Extract provided →
******

# Kennesaw Mountain Winch Bumper Group Buy



## jeffro (Jan 6, 2004)

Well, I emailed Kyle, and he responded (within hours I might add) with the following:

This is our discount schedule for group buys: 2-4 = 5%, 5-9 = 10%, 10-14 = 15%, 15+ = 20%.

The spray-on bedliner coating option they use is Scorpion liner which he says is much better than Herculiner. Heck, for the price they advertise, it is a great deal from what I have gotten prices locally just for the sliders in the other group buy.

If there is interest, he seems to welcome a group buy.
http://www.kenmtn.com/--Main site
http://www.kenmtn.com/html/wincher.asp--Wincher page
http://www.kenmtnac.com/WiFron2005.html--Frontier buildup

Jeff


----------



## Drychtnath (Nov 16, 2005)

Wow, thats is hella nice. That is exactly what I was looking for!! The price is pretty good, but I have never heard of that company before. Depending how long you will keep the group buy open, I may or may not get in on this!


----------



## jeffro (Jan 6, 2004)

Not sure how long it would be open, but from what I gather, that is the standard discount from the company, not just a "good for a few days only" kind of thing. I was just getting some info for GTIMANiac from the Shrockworks sliders group buy post.

Who else is interested?? Maybe you guys or gals could save some bucks here.

Jeff


----------



## mainerunr (Jul 30, 2005)

OK, I'm jealous of everyone who ends up with this and the sliders...it'll be a couple years before I have both...


----------



## GTIMANiac (Jan 14, 2006)

I am in.
I will want the 

wincher
shackle mount
brush guard
lights
and bed-liner


----------



## jeffro (Jan 6, 2004)

******

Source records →
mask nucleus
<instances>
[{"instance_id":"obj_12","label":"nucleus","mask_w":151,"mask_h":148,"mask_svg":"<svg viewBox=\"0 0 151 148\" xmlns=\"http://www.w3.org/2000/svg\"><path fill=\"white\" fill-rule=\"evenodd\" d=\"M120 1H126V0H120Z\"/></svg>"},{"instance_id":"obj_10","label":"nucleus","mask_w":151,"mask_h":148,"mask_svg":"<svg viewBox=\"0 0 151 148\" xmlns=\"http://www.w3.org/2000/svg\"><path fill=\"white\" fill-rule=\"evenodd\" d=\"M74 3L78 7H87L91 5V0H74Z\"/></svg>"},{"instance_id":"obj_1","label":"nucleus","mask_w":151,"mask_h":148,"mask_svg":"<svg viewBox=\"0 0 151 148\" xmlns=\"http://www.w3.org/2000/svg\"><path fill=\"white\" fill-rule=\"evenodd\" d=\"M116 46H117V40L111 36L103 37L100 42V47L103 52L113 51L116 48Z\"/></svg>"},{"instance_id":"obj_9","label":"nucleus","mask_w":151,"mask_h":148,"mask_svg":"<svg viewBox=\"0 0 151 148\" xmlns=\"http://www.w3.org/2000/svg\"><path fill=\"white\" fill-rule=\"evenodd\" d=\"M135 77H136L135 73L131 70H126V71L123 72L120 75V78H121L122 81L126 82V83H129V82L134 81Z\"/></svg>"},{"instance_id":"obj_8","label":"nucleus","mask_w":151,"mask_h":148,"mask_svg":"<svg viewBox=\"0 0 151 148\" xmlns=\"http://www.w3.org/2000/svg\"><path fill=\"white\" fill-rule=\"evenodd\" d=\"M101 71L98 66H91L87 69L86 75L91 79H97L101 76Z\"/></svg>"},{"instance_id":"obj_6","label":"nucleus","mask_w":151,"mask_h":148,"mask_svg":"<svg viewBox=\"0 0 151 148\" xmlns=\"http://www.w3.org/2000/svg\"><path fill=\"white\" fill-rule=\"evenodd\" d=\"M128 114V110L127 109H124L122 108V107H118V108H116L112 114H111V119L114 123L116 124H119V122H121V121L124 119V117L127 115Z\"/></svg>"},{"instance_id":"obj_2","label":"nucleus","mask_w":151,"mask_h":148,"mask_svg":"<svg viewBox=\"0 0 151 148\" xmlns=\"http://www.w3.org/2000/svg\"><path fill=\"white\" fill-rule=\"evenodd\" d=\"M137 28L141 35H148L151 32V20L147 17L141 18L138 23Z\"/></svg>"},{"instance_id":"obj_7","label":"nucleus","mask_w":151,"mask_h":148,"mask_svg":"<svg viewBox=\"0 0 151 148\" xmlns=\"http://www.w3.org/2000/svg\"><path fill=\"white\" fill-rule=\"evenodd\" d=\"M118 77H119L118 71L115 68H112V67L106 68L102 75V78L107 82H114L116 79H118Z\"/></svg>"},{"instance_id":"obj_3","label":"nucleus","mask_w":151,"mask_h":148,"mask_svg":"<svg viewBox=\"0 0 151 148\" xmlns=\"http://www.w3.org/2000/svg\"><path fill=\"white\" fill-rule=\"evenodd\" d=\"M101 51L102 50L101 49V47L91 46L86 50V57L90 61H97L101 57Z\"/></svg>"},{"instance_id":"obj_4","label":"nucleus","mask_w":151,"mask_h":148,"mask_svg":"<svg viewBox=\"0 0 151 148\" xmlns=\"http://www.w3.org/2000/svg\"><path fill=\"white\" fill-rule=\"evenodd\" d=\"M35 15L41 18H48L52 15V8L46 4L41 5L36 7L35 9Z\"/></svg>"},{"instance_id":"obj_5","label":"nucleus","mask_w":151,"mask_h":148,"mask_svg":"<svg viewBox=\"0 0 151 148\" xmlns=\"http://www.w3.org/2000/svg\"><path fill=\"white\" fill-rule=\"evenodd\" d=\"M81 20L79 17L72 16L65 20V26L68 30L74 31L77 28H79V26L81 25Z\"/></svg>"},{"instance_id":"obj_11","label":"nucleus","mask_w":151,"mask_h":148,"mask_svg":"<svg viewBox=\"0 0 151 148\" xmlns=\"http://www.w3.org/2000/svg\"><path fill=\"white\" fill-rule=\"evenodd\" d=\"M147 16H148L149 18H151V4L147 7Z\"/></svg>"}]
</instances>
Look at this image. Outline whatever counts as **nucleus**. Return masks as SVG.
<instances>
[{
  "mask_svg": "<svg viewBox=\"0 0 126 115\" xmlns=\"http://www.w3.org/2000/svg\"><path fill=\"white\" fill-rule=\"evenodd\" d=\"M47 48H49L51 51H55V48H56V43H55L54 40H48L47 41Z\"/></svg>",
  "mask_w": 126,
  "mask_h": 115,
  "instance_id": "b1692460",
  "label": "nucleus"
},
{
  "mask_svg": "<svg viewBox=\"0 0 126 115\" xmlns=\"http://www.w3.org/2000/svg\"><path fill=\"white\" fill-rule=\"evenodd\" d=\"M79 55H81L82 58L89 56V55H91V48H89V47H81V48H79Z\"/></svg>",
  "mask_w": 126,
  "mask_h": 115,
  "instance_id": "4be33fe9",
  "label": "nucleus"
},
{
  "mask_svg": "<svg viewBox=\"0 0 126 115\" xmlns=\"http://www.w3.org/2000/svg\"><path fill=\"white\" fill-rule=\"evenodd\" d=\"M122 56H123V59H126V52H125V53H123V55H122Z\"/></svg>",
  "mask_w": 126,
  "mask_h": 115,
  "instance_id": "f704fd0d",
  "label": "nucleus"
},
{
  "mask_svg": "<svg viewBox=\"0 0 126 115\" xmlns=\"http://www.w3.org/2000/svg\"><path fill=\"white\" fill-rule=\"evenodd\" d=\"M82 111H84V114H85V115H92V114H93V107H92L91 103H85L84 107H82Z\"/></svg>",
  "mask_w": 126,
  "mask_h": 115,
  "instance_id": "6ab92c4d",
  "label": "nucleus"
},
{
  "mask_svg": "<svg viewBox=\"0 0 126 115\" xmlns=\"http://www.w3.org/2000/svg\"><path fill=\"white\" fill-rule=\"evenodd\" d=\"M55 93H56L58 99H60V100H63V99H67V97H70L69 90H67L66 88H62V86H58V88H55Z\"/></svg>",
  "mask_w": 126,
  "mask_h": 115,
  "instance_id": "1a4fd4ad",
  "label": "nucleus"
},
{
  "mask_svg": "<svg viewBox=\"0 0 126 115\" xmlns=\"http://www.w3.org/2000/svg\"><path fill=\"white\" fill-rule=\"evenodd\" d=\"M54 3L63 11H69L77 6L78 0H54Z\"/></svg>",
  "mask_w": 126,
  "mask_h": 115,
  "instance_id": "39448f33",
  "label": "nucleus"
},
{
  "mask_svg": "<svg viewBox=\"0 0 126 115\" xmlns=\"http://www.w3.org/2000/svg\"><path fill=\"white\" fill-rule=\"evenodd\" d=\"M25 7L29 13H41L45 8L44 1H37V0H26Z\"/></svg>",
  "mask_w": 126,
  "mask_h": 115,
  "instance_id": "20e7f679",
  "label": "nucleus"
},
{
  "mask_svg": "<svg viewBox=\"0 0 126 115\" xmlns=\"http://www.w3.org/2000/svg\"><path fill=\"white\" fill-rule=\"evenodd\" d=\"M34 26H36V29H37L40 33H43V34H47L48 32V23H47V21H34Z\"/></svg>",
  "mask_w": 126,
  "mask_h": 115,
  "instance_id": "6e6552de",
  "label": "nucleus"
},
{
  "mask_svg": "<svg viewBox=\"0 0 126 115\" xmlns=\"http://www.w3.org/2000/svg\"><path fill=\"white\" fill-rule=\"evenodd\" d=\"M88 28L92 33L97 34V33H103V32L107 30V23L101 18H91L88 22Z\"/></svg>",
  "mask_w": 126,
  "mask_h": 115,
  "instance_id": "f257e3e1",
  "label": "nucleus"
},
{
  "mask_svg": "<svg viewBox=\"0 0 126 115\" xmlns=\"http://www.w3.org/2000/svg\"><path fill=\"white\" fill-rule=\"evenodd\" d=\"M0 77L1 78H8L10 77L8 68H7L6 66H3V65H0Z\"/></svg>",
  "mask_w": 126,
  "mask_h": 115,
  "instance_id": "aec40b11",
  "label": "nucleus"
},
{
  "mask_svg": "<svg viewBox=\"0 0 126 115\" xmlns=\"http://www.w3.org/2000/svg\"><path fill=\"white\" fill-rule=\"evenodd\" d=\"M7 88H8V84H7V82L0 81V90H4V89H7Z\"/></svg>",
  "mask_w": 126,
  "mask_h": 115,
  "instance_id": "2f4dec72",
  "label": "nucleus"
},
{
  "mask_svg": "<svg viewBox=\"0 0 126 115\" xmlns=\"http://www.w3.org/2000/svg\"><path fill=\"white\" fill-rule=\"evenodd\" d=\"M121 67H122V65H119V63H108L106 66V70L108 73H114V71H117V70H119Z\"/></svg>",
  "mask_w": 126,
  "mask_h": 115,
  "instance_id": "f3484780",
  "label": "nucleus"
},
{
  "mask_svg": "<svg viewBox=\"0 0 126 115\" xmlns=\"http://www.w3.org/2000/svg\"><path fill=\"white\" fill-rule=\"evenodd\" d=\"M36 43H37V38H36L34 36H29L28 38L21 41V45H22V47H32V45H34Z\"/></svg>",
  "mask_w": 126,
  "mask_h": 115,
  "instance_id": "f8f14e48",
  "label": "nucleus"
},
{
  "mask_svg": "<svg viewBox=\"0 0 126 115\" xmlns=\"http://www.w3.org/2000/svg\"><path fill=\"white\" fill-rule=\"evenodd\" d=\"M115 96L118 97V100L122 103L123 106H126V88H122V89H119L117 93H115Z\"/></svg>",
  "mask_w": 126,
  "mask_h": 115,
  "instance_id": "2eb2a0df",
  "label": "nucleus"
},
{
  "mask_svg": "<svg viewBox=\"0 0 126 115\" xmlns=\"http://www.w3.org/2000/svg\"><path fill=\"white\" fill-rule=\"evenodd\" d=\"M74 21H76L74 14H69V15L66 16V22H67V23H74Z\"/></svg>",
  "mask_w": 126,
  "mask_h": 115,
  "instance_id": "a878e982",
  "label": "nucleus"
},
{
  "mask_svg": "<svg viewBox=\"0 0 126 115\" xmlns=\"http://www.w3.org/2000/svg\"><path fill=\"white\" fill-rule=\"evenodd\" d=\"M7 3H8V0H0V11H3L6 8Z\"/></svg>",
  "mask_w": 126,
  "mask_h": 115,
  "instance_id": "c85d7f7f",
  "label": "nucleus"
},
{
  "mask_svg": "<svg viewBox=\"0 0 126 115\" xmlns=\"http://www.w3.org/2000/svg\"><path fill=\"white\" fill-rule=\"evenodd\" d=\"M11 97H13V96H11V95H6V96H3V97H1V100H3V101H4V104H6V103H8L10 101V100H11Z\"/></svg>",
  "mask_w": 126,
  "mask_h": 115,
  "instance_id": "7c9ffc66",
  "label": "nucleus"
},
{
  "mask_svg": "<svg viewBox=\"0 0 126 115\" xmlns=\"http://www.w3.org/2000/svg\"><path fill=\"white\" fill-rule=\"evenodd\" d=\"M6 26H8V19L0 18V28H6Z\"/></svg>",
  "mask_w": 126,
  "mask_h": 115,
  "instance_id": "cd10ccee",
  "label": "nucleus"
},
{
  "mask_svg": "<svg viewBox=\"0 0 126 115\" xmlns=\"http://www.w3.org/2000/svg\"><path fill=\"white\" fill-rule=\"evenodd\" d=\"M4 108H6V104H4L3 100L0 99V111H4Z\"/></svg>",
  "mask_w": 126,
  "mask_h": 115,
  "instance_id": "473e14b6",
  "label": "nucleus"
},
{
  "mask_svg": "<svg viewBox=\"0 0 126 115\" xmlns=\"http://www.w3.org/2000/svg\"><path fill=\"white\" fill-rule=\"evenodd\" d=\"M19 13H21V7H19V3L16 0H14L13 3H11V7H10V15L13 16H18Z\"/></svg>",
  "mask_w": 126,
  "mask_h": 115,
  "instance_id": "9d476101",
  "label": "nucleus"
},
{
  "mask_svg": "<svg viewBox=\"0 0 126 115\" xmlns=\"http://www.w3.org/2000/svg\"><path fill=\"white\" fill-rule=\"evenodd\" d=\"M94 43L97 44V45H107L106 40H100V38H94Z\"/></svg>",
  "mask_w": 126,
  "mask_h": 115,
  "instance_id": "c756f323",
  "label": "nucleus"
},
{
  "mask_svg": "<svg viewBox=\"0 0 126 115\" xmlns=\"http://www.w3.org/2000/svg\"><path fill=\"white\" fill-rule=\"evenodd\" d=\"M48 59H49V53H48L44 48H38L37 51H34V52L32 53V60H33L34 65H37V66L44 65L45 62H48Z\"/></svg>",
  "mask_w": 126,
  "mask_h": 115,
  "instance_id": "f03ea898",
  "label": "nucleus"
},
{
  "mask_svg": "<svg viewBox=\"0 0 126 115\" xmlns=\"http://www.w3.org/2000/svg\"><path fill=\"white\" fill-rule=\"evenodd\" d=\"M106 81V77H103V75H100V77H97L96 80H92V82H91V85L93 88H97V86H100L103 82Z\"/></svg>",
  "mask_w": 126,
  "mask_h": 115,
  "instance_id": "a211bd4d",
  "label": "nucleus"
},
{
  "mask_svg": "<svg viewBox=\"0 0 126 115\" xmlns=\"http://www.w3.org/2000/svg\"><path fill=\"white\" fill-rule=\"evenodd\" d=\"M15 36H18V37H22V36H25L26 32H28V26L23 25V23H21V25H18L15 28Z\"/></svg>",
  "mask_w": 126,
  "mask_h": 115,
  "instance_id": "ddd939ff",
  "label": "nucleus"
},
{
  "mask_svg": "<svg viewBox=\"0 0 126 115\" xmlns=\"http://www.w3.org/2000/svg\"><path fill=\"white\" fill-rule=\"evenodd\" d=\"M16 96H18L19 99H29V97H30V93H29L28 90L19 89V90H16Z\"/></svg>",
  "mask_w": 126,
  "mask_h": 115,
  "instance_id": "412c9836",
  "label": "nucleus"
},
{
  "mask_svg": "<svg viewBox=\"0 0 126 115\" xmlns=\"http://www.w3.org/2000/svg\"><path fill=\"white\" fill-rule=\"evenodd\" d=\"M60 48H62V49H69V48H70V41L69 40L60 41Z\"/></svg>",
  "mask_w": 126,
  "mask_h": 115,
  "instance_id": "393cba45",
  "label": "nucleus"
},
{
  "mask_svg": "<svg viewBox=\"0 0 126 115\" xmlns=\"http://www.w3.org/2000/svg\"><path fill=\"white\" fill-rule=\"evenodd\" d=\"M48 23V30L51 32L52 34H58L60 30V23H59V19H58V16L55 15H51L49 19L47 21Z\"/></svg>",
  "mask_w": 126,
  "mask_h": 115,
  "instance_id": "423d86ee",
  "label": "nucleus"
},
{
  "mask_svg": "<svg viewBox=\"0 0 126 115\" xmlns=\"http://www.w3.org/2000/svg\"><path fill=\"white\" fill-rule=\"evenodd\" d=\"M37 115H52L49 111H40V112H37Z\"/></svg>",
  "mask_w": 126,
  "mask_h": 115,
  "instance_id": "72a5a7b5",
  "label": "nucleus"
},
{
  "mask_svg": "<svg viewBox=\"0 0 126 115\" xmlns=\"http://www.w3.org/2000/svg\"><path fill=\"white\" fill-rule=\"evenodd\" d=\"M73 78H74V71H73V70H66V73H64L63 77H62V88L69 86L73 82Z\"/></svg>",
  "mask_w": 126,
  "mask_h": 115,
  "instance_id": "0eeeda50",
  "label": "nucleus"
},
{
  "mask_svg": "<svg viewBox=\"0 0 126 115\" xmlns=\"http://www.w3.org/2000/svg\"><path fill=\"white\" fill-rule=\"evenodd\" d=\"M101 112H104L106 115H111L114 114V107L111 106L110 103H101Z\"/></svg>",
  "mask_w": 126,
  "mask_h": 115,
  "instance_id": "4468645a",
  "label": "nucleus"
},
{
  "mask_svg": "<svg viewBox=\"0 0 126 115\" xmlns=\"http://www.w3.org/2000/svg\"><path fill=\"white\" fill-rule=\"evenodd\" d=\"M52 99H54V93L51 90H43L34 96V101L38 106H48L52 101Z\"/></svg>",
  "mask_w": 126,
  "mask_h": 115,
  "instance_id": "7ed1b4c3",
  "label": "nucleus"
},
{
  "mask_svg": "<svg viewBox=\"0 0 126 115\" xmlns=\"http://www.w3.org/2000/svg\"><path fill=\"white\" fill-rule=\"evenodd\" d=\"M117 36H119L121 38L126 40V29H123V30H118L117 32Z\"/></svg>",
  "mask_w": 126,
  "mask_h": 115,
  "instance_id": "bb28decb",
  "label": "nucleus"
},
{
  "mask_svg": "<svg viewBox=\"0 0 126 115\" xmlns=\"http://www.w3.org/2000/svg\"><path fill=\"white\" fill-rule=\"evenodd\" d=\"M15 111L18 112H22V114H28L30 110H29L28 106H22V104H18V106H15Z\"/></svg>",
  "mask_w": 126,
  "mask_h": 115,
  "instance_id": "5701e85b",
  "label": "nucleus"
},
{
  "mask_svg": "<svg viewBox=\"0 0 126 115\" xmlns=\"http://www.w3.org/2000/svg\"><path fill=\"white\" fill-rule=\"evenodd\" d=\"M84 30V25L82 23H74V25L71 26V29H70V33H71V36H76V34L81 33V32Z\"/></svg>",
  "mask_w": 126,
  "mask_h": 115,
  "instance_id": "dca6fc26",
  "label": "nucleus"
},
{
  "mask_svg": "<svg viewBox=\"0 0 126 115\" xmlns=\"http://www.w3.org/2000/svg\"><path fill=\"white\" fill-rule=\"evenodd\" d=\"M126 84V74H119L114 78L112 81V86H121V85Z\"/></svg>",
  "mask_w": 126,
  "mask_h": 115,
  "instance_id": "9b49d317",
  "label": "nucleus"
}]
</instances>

******

Set tasks →
a) Answer these questions about the winch bumper thread:
(i) What discount applies to a group buy of 10-14?
(ii) Which spray-on bedliner coating does the company use?
(iii) Which parts does GTIMANiac say he wants?
b) Summarize the winch bumper thread in two sentences.
c) Please write the next part of the winch bumper thread, picking up after its final line.

Answers to the tasks →
a)
(i) 15%
(ii) Scorpion liner
(iii) The wincher, shackle mount, brush guard, lights, and bed-liner

b) After emailing Kyle, jeffro shares the company's group-buy discount schedule, which runs from 5% at 2-4 to 20% at 15+, and notes that the spray-on bedliner option is Scorpion liner. Drychtnath may join depending on how long the group buy stays open, and GTIMANiac commits to the wincher, shackle mount, brush guard, lights, and bed-liner.

c)
Drychtnath said:


> Wow, thats is hella nice. That is exactly what I was looking for!! The price is pretty good, but I have never heard of that company before. Depending how long you will keep the group buy open, I may or may not get in on this!


When would you be able to go in on it? You would be the second person as of now. If you go in, let me know your truck model and year.

Jeff


----------



## NISMO CC 4X4 (Feb 1, 2006)

Depends on pricing but I'm interested in the wincher, no brush guard, with receiver and light bar for 05 Frontier CC NISMO 4x4... :waving:


----------



## Drychtnath (Nov 16, 2005)

For the price it sounds good, but id like to know the pull rating for the winch because a winch to pull my truck alone is 400+ bucks; while the front bumper and winch from that website seems extremely cheap.


----------



## inyourface1650 (Oct 6, 2005)

I think it just comes with the mount and the rollers up from FOR the winch....but I could be wrong.


----------



## jeffro (Jan 6, 2004)

Drychtnath said:


> For the price it sounds good, but id like to know the pull rating for the winch because a winch to pull my truck alone is 400+ bucks; while the front bumper and winch from that website seems extremely cheap.


The price is just for the bumper with a mounting area for a winch. No winch will be in your order if you go in on the deal.

So you can put whatever winch you want in it. I have a 9000# rated winch in mine.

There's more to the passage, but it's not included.